Adesso le casse del Comune si prosciugano. Niente più code fuori della Galleria dell’Accademia. I ristoranti sono vuoti e i ristoratori scendono in piazza. Un centro commerciale come il The Mall di Reggello pensato per attrarre la frazione meno stracciona del turismo di massa si ferma. Le previsioni sulle ricadute economiche sono funeste.

A caduta va in frantumi il piano di sviluppo dell’area Nord-Ovest, la porta d’ingresso per la città. Il termovalorizzatore di Case Passerini si era già impantanato. Rocco Commisso ha cortesemente declinato la proposta per la Mercafir. Un’opzione nata sbagliata per le comprensibili difficoltà di trasferire in tempi rapidi un polo da cui passano 160 milioni di kg di merci all’anno (dati Mercafir). L’ampliamento dell’aeroporto di Peretola sembra sempre più compromesso. Non solo per i ricorsi ma soprattutto perché l’ammodernamento era imperniato sul turismo. Più o meno di massa. Un danno economico per la città e la regione ma anche per la salute di chi abita nelle zone attualmente sorvolate di Brozzi, Peretola e Quaracchi (se torneranno gli aerei). La freddezza dei numeri chiarisce il quadro: -30% di passeggeri per Toscana Aeroporti negli scali di Pisa e Firenze rispetto ad un anno prima, nonostante gennaio e febbraio di crescita.

◆ **FINALITÀ DEL COMPITO**
Ricopia per intero il brano qui sopra, dedicato ai contraccolpi economici del calo del turismo a Firenze, senza modificarne alcuna parola né la punteggiatura.

◆ **DATI FORNITI**
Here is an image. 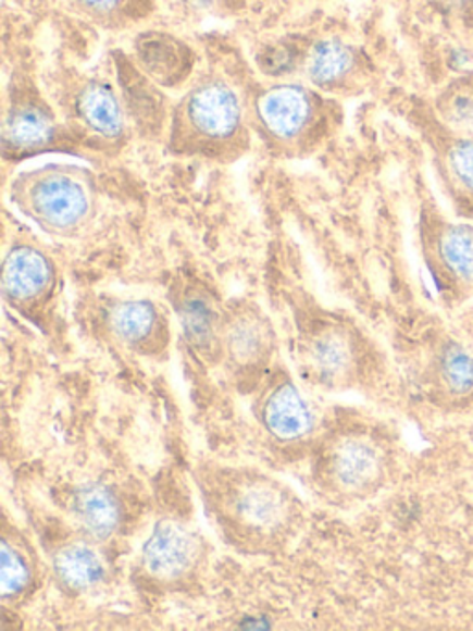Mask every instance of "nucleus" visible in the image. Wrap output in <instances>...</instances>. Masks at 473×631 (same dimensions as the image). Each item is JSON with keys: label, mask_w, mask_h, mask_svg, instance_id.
<instances>
[{"label": "nucleus", "mask_w": 473, "mask_h": 631, "mask_svg": "<svg viewBox=\"0 0 473 631\" xmlns=\"http://www.w3.org/2000/svg\"><path fill=\"white\" fill-rule=\"evenodd\" d=\"M192 478L211 527L237 554L279 556L295 545L306 528V502L271 472L203 459Z\"/></svg>", "instance_id": "nucleus-1"}, {"label": "nucleus", "mask_w": 473, "mask_h": 631, "mask_svg": "<svg viewBox=\"0 0 473 631\" xmlns=\"http://www.w3.org/2000/svg\"><path fill=\"white\" fill-rule=\"evenodd\" d=\"M252 78L224 69L195 76L173 104L165 137L169 154L234 165L252 149L248 113Z\"/></svg>", "instance_id": "nucleus-2"}, {"label": "nucleus", "mask_w": 473, "mask_h": 631, "mask_svg": "<svg viewBox=\"0 0 473 631\" xmlns=\"http://www.w3.org/2000/svg\"><path fill=\"white\" fill-rule=\"evenodd\" d=\"M248 113L253 137L277 160H308L337 137L345 124L343 100L308 82H252Z\"/></svg>", "instance_id": "nucleus-3"}, {"label": "nucleus", "mask_w": 473, "mask_h": 631, "mask_svg": "<svg viewBox=\"0 0 473 631\" xmlns=\"http://www.w3.org/2000/svg\"><path fill=\"white\" fill-rule=\"evenodd\" d=\"M295 324L296 363L303 378L327 393H346L363 382L370 341L356 321L303 295L289 300Z\"/></svg>", "instance_id": "nucleus-4"}, {"label": "nucleus", "mask_w": 473, "mask_h": 631, "mask_svg": "<svg viewBox=\"0 0 473 631\" xmlns=\"http://www.w3.org/2000/svg\"><path fill=\"white\" fill-rule=\"evenodd\" d=\"M8 200L45 236L76 239L99 215V178L76 163H45L13 174Z\"/></svg>", "instance_id": "nucleus-5"}, {"label": "nucleus", "mask_w": 473, "mask_h": 631, "mask_svg": "<svg viewBox=\"0 0 473 631\" xmlns=\"http://www.w3.org/2000/svg\"><path fill=\"white\" fill-rule=\"evenodd\" d=\"M311 482L332 506L348 508L374 495L385 477V454L369 430L348 419L320 432L311 446Z\"/></svg>", "instance_id": "nucleus-6"}, {"label": "nucleus", "mask_w": 473, "mask_h": 631, "mask_svg": "<svg viewBox=\"0 0 473 631\" xmlns=\"http://www.w3.org/2000/svg\"><path fill=\"white\" fill-rule=\"evenodd\" d=\"M0 150L8 165H21L43 154L87 158L80 137L65 123L60 108L45 97L36 81L26 73H13L8 84Z\"/></svg>", "instance_id": "nucleus-7"}, {"label": "nucleus", "mask_w": 473, "mask_h": 631, "mask_svg": "<svg viewBox=\"0 0 473 631\" xmlns=\"http://www.w3.org/2000/svg\"><path fill=\"white\" fill-rule=\"evenodd\" d=\"M211 543L191 522L176 515L155 520L137 559L136 580L148 593H192L208 574Z\"/></svg>", "instance_id": "nucleus-8"}, {"label": "nucleus", "mask_w": 473, "mask_h": 631, "mask_svg": "<svg viewBox=\"0 0 473 631\" xmlns=\"http://www.w3.org/2000/svg\"><path fill=\"white\" fill-rule=\"evenodd\" d=\"M55 106L80 137L91 161L117 158L136 136L117 82L102 76H74L63 84Z\"/></svg>", "instance_id": "nucleus-9"}, {"label": "nucleus", "mask_w": 473, "mask_h": 631, "mask_svg": "<svg viewBox=\"0 0 473 631\" xmlns=\"http://www.w3.org/2000/svg\"><path fill=\"white\" fill-rule=\"evenodd\" d=\"M62 284V271L49 248L32 237L8 243L0 289L10 310L45 332L54 322Z\"/></svg>", "instance_id": "nucleus-10"}, {"label": "nucleus", "mask_w": 473, "mask_h": 631, "mask_svg": "<svg viewBox=\"0 0 473 631\" xmlns=\"http://www.w3.org/2000/svg\"><path fill=\"white\" fill-rule=\"evenodd\" d=\"M279 337L271 316L252 298H228L222 317L221 367L242 393H252L277 366Z\"/></svg>", "instance_id": "nucleus-11"}, {"label": "nucleus", "mask_w": 473, "mask_h": 631, "mask_svg": "<svg viewBox=\"0 0 473 631\" xmlns=\"http://www.w3.org/2000/svg\"><path fill=\"white\" fill-rule=\"evenodd\" d=\"M91 326L129 356L147 361H165L171 356V311L152 298L102 295L91 306Z\"/></svg>", "instance_id": "nucleus-12"}, {"label": "nucleus", "mask_w": 473, "mask_h": 631, "mask_svg": "<svg viewBox=\"0 0 473 631\" xmlns=\"http://www.w3.org/2000/svg\"><path fill=\"white\" fill-rule=\"evenodd\" d=\"M169 308L178 319L185 350L198 366L221 367L222 317L226 298L195 271H178L166 293Z\"/></svg>", "instance_id": "nucleus-13"}, {"label": "nucleus", "mask_w": 473, "mask_h": 631, "mask_svg": "<svg viewBox=\"0 0 473 631\" xmlns=\"http://www.w3.org/2000/svg\"><path fill=\"white\" fill-rule=\"evenodd\" d=\"M252 396L253 419L266 440L283 448L311 450L320 435L319 417L285 367H274Z\"/></svg>", "instance_id": "nucleus-14"}, {"label": "nucleus", "mask_w": 473, "mask_h": 631, "mask_svg": "<svg viewBox=\"0 0 473 631\" xmlns=\"http://www.w3.org/2000/svg\"><path fill=\"white\" fill-rule=\"evenodd\" d=\"M301 75L327 97L345 100L369 91L375 65L366 50L346 39H314Z\"/></svg>", "instance_id": "nucleus-15"}, {"label": "nucleus", "mask_w": 473, "mask_h": 631, "mask_svg": "<svg viewBox=\"0 0 473 631\" xmlns=\"http://www.w3.org/2000/svg\"><path fill=\"white\" fill-rule=\"evenodd\" d=\"M104 546L76 532L63 520L60 532L50 533L47 541L49 570L55 587L69 596L99 593L110 582L111 565Z\"/></svg>", "instance_id": "nucleus-16"}, {"label": "nucleus", "mask_w": 473, "mask_h": 631, "mask_svg": "<svg viewBox=\"0 0 473 631\" xmlns=\"http://www.w3.org/2000/svg\"><path fill=\"white\" fill-rule=\"evenodd\" d=\"M414 124L427 143L437 176L457 210L473 215V137L448 131L427 106L414 108Z\"/></svg>", "instance_id": "nucleus-17"}, {"label": "nucleus", "mask_w": 473, "mask_h": 631, "mask_svg": "<svg viewBox=\"0 0 473 631\" xmlns=\"http://www.w3.org/2000/svg\"><path fill=\"white\" fill-rule=\"evenodd\" d=\"M58 506L69 527L104 548L113 545L128 527L123 495L104 482L76 483L63 491Z\"/></svg>", "instance_id": "nucleus-18"}, {"label": "nucleus", "mask_w": 473, "mask_h": 631, "mask_svg": "<svg viewBox=\"0 0 473 631\" xmlns=\"http://www.w3.org/2000/svg\"><path fill=\"white\" fill-rule=\"evenodd\" d=\"M110 57L134 134L145 141H165L174 104L166 89L145 75L128 52L115 49Z\"/></svg>", "instance_id": "nucleus-19"}, {"label": "nucleus", "mask_w": 473, "mask_h": 631, "mask_svg": "<svg viewBox=\"0 0 473 631\" xmlns=\"http://www.w3.org/2000/svg\"><path fill=\"white\" fill-rule=\"evenodd\" d=\"M43 564L30 535L7 514L0 527V602L4 609H21L41 587Z\"/></svg>", "instance_id": "nucleus-20"}, {"label": "nucleus", "mask_w": 473, "mask_h": 631, "mask_svg": "<svg viewBox=\"0 0 473 631\" xmlns=\"http://www.w3.org/2000/svg\"><path fill=\"white\" fill-rule=\"evenodd\" d=\"M129 54L142 73L166 91L185 89L197 73V50L173 32L155 28L139 32Z\"/></svg>", "instance_id": "nucleus-21"}, {"label": "nucleus", "mask_w": 473, "mask_h": 631, "mask_svg": "<svg viewBox=\"0 0 473 631\" xmlns=\"http://www.w3.org/2000/svg\"><path fill=\"white\" fill-rule=\"evenodd\" d=\"M425 243L438 269L453 282L473 284V226L427 221Z\"/></svg>", "instance_id": "nucleus-22"}, {"label": "nucleus", "mask_w": 473, "mask_h": 631, "mask_svg": "<svg viewBox=\"0 0 473 631\" xmlns=\"http://www.w3.org/2000/svg\"><path fill=\"white\" fill-rule=\"evenodd\" d=\"M82 20L104 30H128L154 15L155 0H65Z\"/></svg>", "instance_id": "nucleus-23"}, {"label": "nucleus", "mask_w": 473, "mask_h": 631, "mask_svg": "<svg viewBox=\"0 0 473 631\" xmlns=\"http://www.w3.org/2000/svg\"><path fill=\"white\" fill-rule=\"evenodd\" d=\"M313 41L306 36H287L263 45L256 54L259 73L269 81H289L303 71Z\"/></svg>", "instance_id": "nucleus-24"}, {"label": "nucleus", "mask_w": 473, "mask_h": 631, "mask_svg": "<svg viewBox=\"0 0 473 631\" xmlns=\"http://www.w3.org/2000/svg\"><path fill=\"white\" fill-rule=\"evenodd\" d=\"M431 110L448 131L473 137V76L449 82L433 100Z\"/></svg>", "instance_id": "nucleus-25"}, {"label": "nucleus", "mask_w": 473, "mask_h": 631, "mask_svg": "<svg viewBox=\"0 0 473 631\" xmlns=\"http://www.w3.org/2000/svg\"><path fill=\"white\" fill-rule=\"evenodd\" d=\"M443 376L449 389L456 393H468L473 389V358L462 348L449 345L444 350Z\"/></svg>", "instance_id": "nucleus-26"}, {"label": "nucleus", "mask_w": 473, "mask_h": 631, "mask_svg": "<svg viewBox=\"0 0 473 631\" xmlns=\"http://www.w3.org/2000/svg\"><path fill=\"white\" fill-rule=\"evenodd\" d=\"M178 4L195 17H228L245 7V0H178Z\"/></svg>", "instance_id": "nucleus-27"}]
</instances>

◆ **RISPOSTA COMPLETA**
Adesso le casse del Comune si prosciugano. Niente più code fuori della Galleria dell’Accademia. I ristoranti sono vuoti e i ristoratori scendono in piazza. Un centro commerciale come il The Mall di Reggello pensato per attrarre la frazione meno stracciona del turismo di massa si ferma. Le previsioni sulle ricadute economiche sono funeste.

A caduta va in frantumi il piano di sviluppo dell’area Nord-Ovest, la porta d’ingresso per la città. Il termovalorizzatore di Case Passerini si era già impantanato. Rocco Commisso ha cortesemente declinato la proposta per la Mercafir. Un’opzione nata sbagliata per le comprensibili difficoltà di trasferire in tempi rapidi un polo da cui passano 160 milioni di kg di merci all’anno (dati Mercafir). L’ampliamento dell’aeroporto di Peretola sembra sempre più compromesso. Non solo per i ricorsi ma soprattutto perché l’ammodernamento era imperniato sul turismo. Più o meno di massa. Un danno economico per la città e la regione ma anche per la salute di chi abita nelle zone attualmente sorvolate di Brozzi, Peretola e Quaracchi (se torneranno gli aerei). La freddezza dei numeri chiarisce il quadro: -30% di passeggeri per Toscana Aeroporti negli scali di Pisa e Firenze rispetto ad un anno prima, nonostante gennaio e febbraio di crescita.